The half-year financial report of VEEM Ltd (“the Company”) for the half-year ended 31 December 2016 was authorised for issue on 21 February 2017 in accordance with a resolution of the directors on 21 February 2017.

VEEM Ltd is a company limited by shares incorporated and domiciled in Australia whose shares are publicly traded on the Australian Securities Exchange. The nature of the operations and principal activities of the Group are described in the Directors’ Report.

2. Basis Of Preparation And Accounting Policies

(a) Basis of preparation

These general purpose condensed financial statements for the half-year ended 31 December 2016 have been prepared in accordance with Australian Accounting Standard 134 Interim Financial Reporting and the Corporations Act 2001. Compliance with AASB 134 ensures compliance with IAS 34 Interim Financial Reporting.

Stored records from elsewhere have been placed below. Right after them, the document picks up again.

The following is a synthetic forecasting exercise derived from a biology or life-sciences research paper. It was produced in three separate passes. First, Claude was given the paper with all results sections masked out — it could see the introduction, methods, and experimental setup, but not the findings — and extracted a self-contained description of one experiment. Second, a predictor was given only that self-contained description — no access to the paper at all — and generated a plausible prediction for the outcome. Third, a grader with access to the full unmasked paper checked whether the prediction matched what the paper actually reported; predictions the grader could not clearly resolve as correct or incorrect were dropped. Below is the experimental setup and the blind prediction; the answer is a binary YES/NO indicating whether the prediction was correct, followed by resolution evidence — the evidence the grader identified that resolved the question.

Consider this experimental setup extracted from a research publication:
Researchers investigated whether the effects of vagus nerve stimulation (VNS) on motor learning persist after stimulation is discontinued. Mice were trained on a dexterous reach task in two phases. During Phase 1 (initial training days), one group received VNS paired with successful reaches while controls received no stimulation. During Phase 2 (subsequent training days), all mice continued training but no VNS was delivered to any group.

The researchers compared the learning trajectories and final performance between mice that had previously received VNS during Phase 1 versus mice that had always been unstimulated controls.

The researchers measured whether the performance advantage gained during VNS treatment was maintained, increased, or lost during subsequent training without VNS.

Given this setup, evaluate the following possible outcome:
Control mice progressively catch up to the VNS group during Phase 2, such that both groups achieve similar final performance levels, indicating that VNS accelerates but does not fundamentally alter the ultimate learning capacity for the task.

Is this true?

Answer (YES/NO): NO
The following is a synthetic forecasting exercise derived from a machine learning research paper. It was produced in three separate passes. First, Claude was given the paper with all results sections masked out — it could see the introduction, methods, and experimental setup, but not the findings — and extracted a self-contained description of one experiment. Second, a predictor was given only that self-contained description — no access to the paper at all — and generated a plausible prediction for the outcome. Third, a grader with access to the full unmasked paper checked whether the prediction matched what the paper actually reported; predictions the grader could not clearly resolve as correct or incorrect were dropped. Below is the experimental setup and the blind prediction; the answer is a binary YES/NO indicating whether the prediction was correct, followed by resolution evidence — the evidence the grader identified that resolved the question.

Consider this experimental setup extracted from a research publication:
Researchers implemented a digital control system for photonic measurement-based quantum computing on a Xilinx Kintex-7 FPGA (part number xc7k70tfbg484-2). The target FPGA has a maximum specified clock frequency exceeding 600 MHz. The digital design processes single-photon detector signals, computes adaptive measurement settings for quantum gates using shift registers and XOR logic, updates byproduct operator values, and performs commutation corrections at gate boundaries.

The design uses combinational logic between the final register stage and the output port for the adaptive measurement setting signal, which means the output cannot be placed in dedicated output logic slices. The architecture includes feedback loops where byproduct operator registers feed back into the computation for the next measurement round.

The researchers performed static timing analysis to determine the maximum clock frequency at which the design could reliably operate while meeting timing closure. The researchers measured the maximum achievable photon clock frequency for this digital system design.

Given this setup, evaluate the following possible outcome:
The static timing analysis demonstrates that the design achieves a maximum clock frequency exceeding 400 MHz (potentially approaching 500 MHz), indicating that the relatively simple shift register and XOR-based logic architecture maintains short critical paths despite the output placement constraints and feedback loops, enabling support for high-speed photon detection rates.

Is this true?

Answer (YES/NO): NO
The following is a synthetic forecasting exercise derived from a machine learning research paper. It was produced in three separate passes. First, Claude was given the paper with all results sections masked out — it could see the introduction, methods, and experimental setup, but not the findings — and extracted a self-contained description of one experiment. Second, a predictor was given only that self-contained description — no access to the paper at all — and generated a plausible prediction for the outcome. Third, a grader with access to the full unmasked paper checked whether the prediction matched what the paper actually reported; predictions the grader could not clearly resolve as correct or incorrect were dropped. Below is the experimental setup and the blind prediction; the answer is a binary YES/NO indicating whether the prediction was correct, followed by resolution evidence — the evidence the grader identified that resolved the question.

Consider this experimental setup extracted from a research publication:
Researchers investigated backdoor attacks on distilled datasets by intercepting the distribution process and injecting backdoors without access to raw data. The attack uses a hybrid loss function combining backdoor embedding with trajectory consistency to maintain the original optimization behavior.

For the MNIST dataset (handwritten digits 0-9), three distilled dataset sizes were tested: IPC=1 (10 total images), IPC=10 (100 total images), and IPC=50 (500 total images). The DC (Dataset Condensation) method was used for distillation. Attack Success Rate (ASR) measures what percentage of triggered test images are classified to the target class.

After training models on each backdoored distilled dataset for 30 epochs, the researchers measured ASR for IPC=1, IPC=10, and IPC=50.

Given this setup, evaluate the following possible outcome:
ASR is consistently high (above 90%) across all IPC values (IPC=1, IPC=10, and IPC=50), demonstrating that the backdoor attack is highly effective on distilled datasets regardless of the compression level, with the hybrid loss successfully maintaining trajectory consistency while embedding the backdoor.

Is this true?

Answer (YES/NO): YES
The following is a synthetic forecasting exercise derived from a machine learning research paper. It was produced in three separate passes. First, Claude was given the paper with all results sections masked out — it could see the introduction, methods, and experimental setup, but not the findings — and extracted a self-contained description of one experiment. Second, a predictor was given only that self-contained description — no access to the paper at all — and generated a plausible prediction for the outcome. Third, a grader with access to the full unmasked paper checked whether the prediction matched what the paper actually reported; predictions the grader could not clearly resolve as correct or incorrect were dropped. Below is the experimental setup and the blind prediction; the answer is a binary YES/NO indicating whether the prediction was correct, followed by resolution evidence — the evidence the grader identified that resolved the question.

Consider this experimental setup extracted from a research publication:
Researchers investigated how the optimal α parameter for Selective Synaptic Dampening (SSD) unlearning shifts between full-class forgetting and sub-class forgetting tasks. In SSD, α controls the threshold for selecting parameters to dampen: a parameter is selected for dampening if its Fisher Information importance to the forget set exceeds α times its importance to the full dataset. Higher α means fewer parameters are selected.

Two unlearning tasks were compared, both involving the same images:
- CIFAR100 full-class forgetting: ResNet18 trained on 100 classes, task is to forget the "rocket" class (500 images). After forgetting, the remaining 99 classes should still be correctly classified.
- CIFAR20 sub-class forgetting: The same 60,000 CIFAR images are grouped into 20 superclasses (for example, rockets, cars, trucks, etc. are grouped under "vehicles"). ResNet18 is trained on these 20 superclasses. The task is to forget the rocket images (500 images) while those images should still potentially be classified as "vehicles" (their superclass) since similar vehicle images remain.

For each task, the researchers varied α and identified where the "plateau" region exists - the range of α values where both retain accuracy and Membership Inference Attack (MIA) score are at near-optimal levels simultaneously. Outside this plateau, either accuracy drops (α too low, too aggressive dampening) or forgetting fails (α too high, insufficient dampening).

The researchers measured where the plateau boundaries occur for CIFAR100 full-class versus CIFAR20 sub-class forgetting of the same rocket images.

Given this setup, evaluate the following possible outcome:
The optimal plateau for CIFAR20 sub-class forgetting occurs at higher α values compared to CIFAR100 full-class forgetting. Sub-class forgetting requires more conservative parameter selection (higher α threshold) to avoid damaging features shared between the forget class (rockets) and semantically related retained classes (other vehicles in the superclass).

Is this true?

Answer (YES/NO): NO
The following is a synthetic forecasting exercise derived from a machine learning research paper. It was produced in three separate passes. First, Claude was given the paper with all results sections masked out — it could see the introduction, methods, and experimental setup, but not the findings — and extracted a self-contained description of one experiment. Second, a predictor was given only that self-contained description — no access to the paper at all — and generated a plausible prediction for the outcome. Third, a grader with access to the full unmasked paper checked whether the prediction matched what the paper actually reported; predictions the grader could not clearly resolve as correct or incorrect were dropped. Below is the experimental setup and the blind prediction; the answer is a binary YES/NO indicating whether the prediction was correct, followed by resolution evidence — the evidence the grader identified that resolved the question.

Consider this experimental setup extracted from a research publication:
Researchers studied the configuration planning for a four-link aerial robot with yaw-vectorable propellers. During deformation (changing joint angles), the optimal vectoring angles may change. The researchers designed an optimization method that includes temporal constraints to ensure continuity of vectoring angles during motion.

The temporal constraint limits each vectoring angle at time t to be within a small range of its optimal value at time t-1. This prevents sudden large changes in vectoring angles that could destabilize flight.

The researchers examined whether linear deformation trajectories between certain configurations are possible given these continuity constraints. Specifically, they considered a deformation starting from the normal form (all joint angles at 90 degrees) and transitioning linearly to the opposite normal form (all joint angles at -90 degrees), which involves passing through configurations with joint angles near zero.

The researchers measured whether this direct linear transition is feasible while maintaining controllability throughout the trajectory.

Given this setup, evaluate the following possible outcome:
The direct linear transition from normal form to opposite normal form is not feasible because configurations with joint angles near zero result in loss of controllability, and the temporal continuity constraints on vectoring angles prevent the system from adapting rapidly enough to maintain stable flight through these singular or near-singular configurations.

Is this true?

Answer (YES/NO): NO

These half-year financial statements do not include all the notes of the type normally included in annual financial statements and therefore cannot be expected to provide as full an understanding of the financial performance, financial position and financing and investing activities of the Group as the full financial statements. Accordingly, these half-year financial statements are to be read in conjunction with the annual financial statements for the year ended 30 June 2016 and any public announcements made by VEEM Ltd during the half-year reporting period in accordance with the continuous disclosure requirements of the Corporations Act 2001.

The half-year report has been prepared on an accruals basis and is based on a historical cost basis, except for the revaluation of certain financial instruments to fair value where applicable.

For the purpose of preparing the half-year financial report, the half year has to be treated as a descrete reporting period. Other than as set out in Note 2(b), the accounting policies and methods of computation are the same as those adopted in the most recent annual financial statements. These accounting policies are consistent with Australian Accounting Standards and with International Financial Reporting Standards.

Going Concern

This report has been prepared on the going concern basis, which contemplates the continuity of normal business activity and the realisation of assets and settlement of liabilities in the normal course of business.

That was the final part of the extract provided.